DWM3000EVB Raw CIR Capture Issues

Hello,
I have 2 DWM3000EVB boards, attached to nRF52840 development kits, and I’m trying to capture raw channel impulse response. I have run into some issues while doing so, and I need some help. Here is the procedure -if anyone else is also interested-

  1. I have compiled and run the simple TX code in one of the boards. I set the inter-delay period to 1s, so that I can capture the frame fully. I have also experimented with other periods, and my issue does not seem to be related to this period.

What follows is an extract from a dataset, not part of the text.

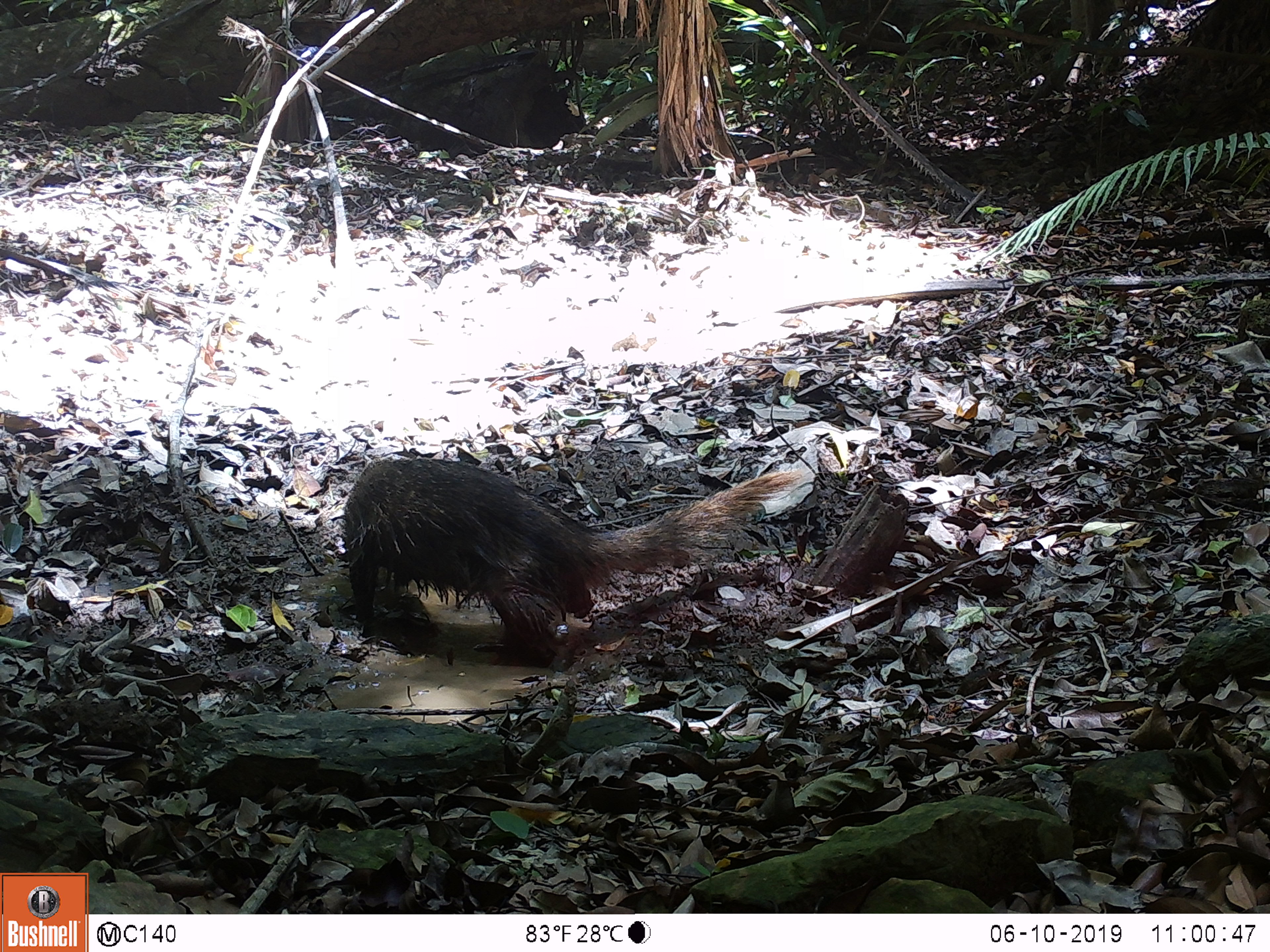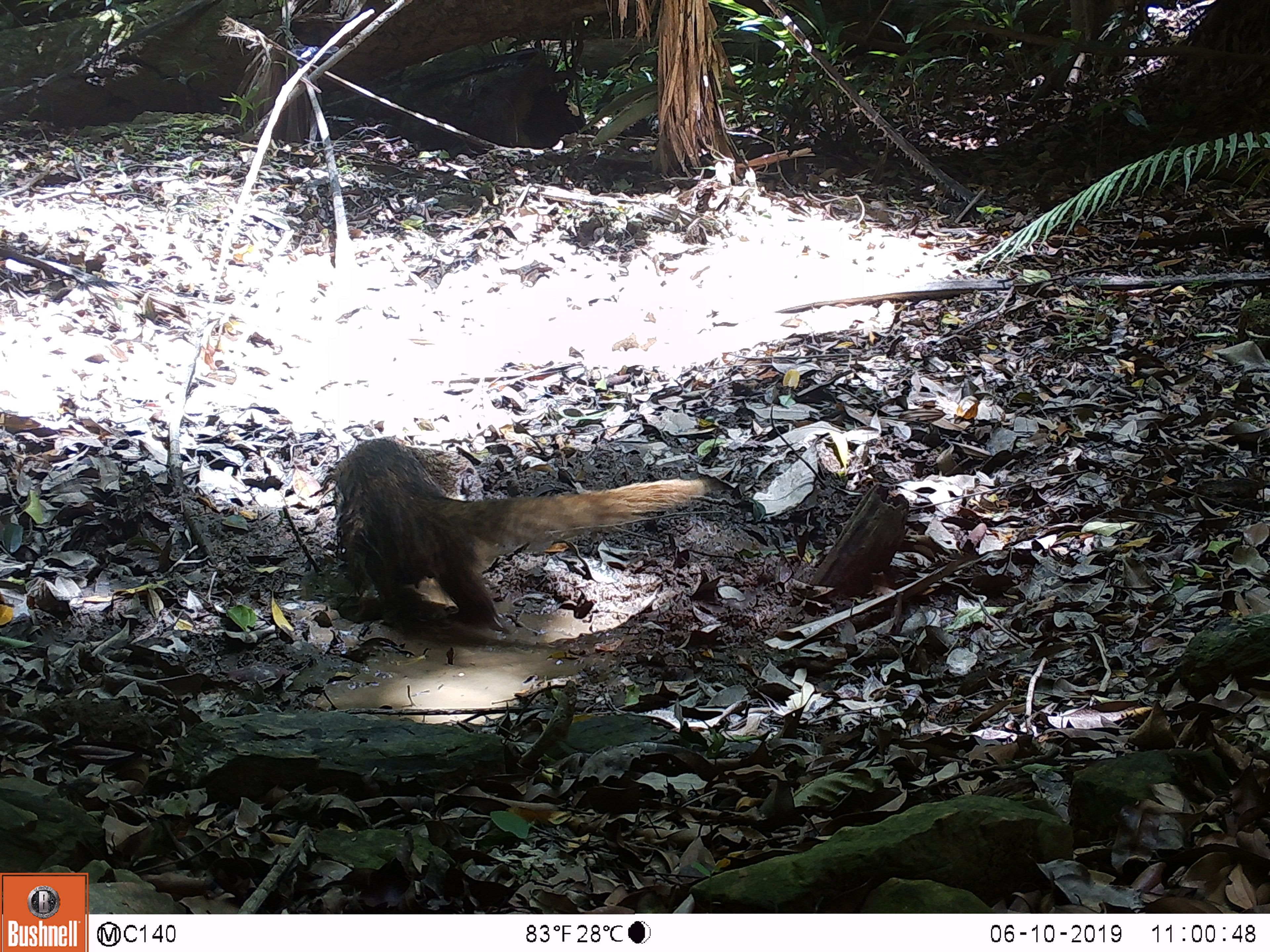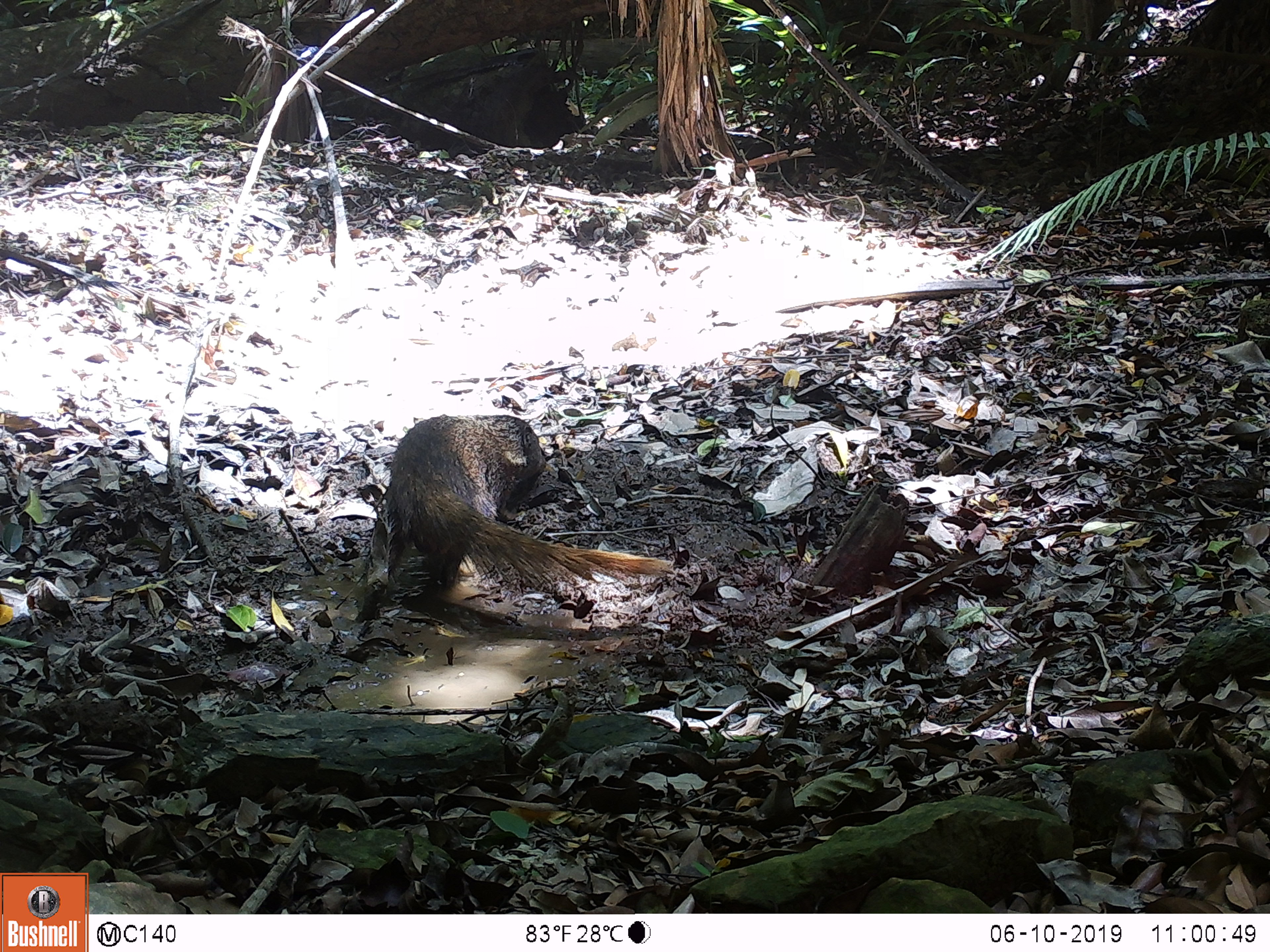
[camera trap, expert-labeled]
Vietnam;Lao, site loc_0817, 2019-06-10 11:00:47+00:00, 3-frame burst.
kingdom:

  2. I am running rx with diagnostics example on the second device, and I have modified the diagnostics code as follows to output real/imaginary part of the channel impulse response. This is based on some other code snippets in the forum, but modified for the DWM3000EVB board based on the API documentation.

            int8_t *cir;
            int8_t cir_len = 992 * 6 + 1;
            cir = (int8_t *)malloc(cir_len * sizeof(int8_t));
            int32_t real = 0;
            int32_t imag = 0;
            dwt_readaccdata(cir, cir_len, 0);
            int8_t cidx = 0;

            for (int ijk = 0; ijk < 992; ijk++)
            {
                cidx = 6 * ijk;
                real = (int32_t)cir[cidx+3] << 16 | (int32_t)cir[cidx+2] << 8 | (int32_t)cir[cidx+1]; /*printf("%i,",real);*/
                imag = (int32_t)cir[cidx+6] << 16 | (int32_t)cir[cidx+5] << 8 | (int32_t)cir[cidx+4];    /*printf("%u\n",imag);*/

                //amp = max(abs(real), abs(imag)) + min(abs(real), abs(imag)) / 4;
                //printf("idx %d:", ijk);
                printf("%d ", real);
                printf("%d ", imag);

                //printf("%f,,,,,,,,,\n", amp);
                //printf("\r \n");
            }
            free(cir);
  1. I’m reading the output through JLink RTT Viewer, and I can see the CIR values displayed on the screen, save the output as a log file.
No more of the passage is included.